WHAT YOU NEED TO DO:
Revise the entries below so that each instance of "mooring bollard" becomes "mooring post", and change nothing else.

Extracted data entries
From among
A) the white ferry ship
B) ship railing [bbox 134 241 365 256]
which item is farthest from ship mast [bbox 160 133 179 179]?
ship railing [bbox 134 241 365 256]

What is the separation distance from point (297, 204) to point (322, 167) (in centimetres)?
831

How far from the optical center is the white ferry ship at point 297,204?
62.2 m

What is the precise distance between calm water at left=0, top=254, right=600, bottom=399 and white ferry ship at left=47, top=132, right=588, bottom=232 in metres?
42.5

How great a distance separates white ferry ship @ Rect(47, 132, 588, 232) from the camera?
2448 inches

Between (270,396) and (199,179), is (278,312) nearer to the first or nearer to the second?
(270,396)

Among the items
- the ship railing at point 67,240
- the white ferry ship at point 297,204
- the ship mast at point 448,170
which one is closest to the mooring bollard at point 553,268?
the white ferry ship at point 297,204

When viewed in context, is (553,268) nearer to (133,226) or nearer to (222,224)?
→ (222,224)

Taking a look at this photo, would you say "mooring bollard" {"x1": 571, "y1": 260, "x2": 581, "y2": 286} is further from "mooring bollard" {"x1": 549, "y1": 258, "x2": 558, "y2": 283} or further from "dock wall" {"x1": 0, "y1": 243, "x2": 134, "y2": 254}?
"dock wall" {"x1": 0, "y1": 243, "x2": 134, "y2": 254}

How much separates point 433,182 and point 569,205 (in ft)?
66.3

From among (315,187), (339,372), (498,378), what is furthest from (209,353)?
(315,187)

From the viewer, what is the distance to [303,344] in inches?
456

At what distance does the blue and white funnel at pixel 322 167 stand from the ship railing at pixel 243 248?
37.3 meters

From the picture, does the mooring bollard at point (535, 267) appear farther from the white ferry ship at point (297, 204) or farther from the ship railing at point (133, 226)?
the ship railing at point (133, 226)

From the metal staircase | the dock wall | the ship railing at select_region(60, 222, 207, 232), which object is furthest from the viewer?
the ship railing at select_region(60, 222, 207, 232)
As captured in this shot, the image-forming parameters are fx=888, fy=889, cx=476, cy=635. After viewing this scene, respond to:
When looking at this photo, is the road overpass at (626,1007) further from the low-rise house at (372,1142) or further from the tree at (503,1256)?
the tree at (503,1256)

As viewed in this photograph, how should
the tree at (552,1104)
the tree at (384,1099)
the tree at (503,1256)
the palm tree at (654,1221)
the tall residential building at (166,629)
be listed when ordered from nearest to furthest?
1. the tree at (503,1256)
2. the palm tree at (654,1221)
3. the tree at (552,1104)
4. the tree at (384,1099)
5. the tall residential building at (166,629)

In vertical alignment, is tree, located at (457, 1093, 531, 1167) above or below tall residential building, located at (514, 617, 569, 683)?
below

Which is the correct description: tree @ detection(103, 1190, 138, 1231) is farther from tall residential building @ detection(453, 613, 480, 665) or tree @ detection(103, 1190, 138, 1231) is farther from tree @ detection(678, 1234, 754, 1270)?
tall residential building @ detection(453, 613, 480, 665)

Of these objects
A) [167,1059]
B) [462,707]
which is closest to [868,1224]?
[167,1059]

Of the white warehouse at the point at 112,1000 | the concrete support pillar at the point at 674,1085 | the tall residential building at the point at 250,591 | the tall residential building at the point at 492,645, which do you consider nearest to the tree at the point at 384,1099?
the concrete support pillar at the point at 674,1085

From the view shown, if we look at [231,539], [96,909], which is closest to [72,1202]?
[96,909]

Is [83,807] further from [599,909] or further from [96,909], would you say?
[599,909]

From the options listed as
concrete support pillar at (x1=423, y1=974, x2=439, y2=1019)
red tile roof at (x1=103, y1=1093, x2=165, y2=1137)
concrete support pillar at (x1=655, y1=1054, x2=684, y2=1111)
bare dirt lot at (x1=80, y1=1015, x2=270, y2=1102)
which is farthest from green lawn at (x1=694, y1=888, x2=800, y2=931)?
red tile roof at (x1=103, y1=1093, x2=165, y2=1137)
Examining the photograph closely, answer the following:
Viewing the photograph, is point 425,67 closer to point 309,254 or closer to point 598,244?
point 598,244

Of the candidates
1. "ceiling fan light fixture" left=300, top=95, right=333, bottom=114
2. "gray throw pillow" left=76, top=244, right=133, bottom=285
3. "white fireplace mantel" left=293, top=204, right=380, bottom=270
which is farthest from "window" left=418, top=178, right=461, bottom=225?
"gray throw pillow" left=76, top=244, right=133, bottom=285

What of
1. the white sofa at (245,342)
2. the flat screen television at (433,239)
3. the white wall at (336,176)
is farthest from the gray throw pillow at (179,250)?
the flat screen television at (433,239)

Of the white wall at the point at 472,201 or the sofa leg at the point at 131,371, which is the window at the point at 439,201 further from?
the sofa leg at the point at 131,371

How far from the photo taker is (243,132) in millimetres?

RIGHT ANSWER:
From among
A) the white ferry ship
B) ship railing [bbox 134 241 365 256]
which item is farthest from ship mast [bbox 160 133 179 179]?
ship railing [bbox 134 241 365 256]

What is the separation distance from point (297, 204) to point (322, 167) (in centimetres)?
831

How far from the optical center is the white ferry ship at point 297,204?
62.2 m

What is the precise distance between calm water at left=0, top=254, right=600, bottom=399 and white ferry ship at left=47, top=132, right=588, bottom=232 in metres?
42.5

How great a distance separates white ferry ship @ Rect(47, 132, 588, 232) from the camera?
2448 inches

Between (270,396) and (199,179), is (278,312) nearer to the first or nearer to the second?
(270,396)

Among the items
- the ship railing at point 67,240
- the white ferry ship at point 297,204
- the ship mast at point 448,170
which one is closest to the mooring post at point 553,268?
the white ferry ship at point 297,204

When viewed in context, is (553,268) nearer to (133,226) or nearer to (222,224)?
→ (222,224)

Taking a look at this photo, would you say "mooring post" {"x1": 571, "y1": 260, "x2": 581, "y2": 286} is further from "mooring post" {"x1": 549, "y1": 258, "x2": 558, "y2": 283} or further from "dock wall" {"x1": 0, "y1": 243, "x2": 134, "y2": 254}?
"dock wall" {"x1": 0, "y1": 243, "x2": 134, "y2": 254}

How much separates point 433,182 and point 569,205 (in ft)?
66.3

From among (315,187), (339,372), (498,378), what is furthest from (209,353)?
(315,187)

From the viewer, what is the distance to [303,344] in inches?
456

At what distance does the blue and white funnel at pixel 322 167 stand from the ship railing at pixel 243 248?
37.3 meters

From the picture, does the mooring post at point (535, 267) appear farther from the white ferry ship at point (297, 204) or farther from the ship railing at point (133, 226)?
the ship railing at point (133, 226)

From the metal staircase | the dock wall | the ship railing at select_region(60, 222, 207, 232), which object is furthest from the viewer?
the ship railing at select_region(60, 222, 207, 232)
As captured in this shot, the image-forming parameters are fx=888, fy=889, cx=476, cy=635. After viewing this scene, respond to:
When looking at this photo, is the road overpass at (626,1007) further from the low-rise house at (372,1142) or further from the tree at (503,1256)?
the tree at (503,1256)

As viewed in this photograph, how should
the tree at (552,1104)
the tree at (384,1099)
the tree at (503,1256)
the palm tree at (654,1221)
the tall residential building at (166,629)
be listed when ordered from nearest to furthest?
1. the tree at (503,1256)
2. the palm tree at (654,1221)
3. the tree at (552,1104)
4. the tree at (384,1099)
5. the tall residential building at (166,629)

In vertical alignment, is tree, located at (457, 1093, 531, 1167) above or below tall residential building, located at (514, 617, 569, 683)?
below

Which is the correct description: tree @ detection(103, 1190, 138, 1231) is farther from tall residential building @ detection(453, 613, 480, 665) or tree @ detection(103, 1190, 138, 1231) is farther from tree @ detection(678, 1234, 754, 1270)?
tall residential building @ detection(453, 613, 480, 665)

Of these objects
A) [167,1059]
B) [462,707]
which is closest to [868,1224]?
[167,1059]

Of the white warehouse at the point at 112,1000 | the concrete support pillar at the point at 674,1085 | the tall residential building at the point at 250,591 | the tall residential building at the point at 492,645, which do you consider nearest to the tree at the point at 384,1099?
the concrete support pillar at the point at 674,1085

From the view shown, if we look at [231,539], [96,909], which is closest to [72,1202]?
[96,909]

Is [83,807] further from [599,909] or further from [96,909], would you say?
[599,909]

From the options listed as
concrete support pillar at (x1=423, y1=974, x2=439, y2=1019)
red tile roof at (x1=103, y1=1093, x2=165, y2=1137)
concrete support pillar at (x1=655, y1=1054, x2=684, y2=1111)
bare dirt lot at (x1=80, y1=1015, x2=270, y2=1102)
which is farthest from green lawn at (x1=694, y1=888, x2=800, y2=931)?
red tile roof at (x1=103, y1=1093, x2=165, y2=1137)
Examining the photograph closely, answer the following:
Viewing the photograph, is point 425,67 closer to point 309,254 or closer to point 598,244?
point 598,244

Of the candidates
1. "ceiling fan light fixture" left=300, top=95, right=333, bottom=114
2. "gray throw pillow" left=76, top=244, right=133, bottom=285
3. "white fireplace mantel" left=293, top=204, right=380, bottom=270
which is farthest from "window" left=418, top=178, right=461, bottom=225?
"gray throw pillow" left=76, top=244, right=133, bottom=285

What of
1. the white sofa at (245,342)
2. the flat screen television at (433,239)
3. the white wall at (336,176)
is farthest from the gray throw pillow at (179,250)?
the flat screen television at (433,239)

Of the white wall at the point at 472,201 or the sofa leg at the point at 131,371, which is the window at the point at 439,201 further from?
the sofa leg at the point at 131,371

How far from the photo taker is (243,132) in millimetres?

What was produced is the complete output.